We have been in contact with Australian researches who are currently focusing on the MecP2 gene(including RETTS) and discussing what they are currently undertaking in regards to MecP2 Duplication, and how our money will help. We have received a lot of information from the researchers and they are very grateful and excited about our efforts to raise money to assist them.

I will endeavor to put this information together and post it on this blog.

I will also be posting regular updates on the progress of the fundraiser.

Thanks again for all your support.

About Mecp2 Duplication

Very little is known about the disorder at this point as the MeCP2 gene was only recently discovered and isolated in genetic testing in 2005. Currently there are only a few boys in Australia diagnosed with MecP2 Duplication and a random few throughout the world. It is likely though that there are many more boys with MecP2 Duplication who have not yet been tested who have the duplication.

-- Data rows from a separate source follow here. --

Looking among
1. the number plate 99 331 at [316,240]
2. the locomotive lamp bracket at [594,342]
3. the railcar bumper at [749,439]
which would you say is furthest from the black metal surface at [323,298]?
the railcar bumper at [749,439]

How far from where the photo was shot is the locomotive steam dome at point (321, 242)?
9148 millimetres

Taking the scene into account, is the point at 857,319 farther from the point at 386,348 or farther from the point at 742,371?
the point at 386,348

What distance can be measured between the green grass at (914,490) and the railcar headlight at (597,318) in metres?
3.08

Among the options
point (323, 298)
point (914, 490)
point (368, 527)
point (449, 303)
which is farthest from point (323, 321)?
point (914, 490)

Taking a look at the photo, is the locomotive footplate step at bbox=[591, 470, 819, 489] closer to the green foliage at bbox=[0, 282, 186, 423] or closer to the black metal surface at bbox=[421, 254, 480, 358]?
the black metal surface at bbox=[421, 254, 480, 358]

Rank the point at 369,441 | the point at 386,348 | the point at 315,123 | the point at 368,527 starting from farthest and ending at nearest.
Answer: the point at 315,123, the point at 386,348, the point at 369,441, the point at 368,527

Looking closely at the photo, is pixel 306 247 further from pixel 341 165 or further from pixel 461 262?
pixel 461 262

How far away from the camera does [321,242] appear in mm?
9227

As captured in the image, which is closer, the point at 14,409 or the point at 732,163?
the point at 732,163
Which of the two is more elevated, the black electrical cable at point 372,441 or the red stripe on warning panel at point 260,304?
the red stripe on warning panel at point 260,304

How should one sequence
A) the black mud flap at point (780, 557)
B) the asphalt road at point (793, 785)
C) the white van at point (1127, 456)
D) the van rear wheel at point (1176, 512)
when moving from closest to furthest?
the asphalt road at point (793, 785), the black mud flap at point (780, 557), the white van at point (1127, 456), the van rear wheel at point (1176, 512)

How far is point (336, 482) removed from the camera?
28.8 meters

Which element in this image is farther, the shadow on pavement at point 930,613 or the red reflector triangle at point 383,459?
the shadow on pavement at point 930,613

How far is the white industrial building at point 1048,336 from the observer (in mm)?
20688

Characteristics of MECP2 duplication in affected boys:

*Hypotonia

*As a result of hypotonia, motor development including sitting, crawling, and walking is severely delayed or impaired

*Mental retardation (in 100%)

*Recurrent respiratory infections (in 80%)

*Epilepsy (in 50%)

*Constipation and/or reflux

*Limited or absent speech

*Autistic behaviors

*Ataxia

*Progressive spasticity (usually noticed in the legs more than the arms)

*Stereotyped movements of hands

*Teeth grinding

*Developmental regression occurs in some boys

*Intestinal pseudo-obstruction

Ongoing research into the Mecp2 gene and its affects on those with the duplication is being conducted in Westmead Hospital Sydney and also in labs in Western Australia and overseas.

All of our Boys are the sunshines of our lives and although none of us would pass up an opportunity to make things easier for our Son's, our loving little boys are precious and special to us just the way they are!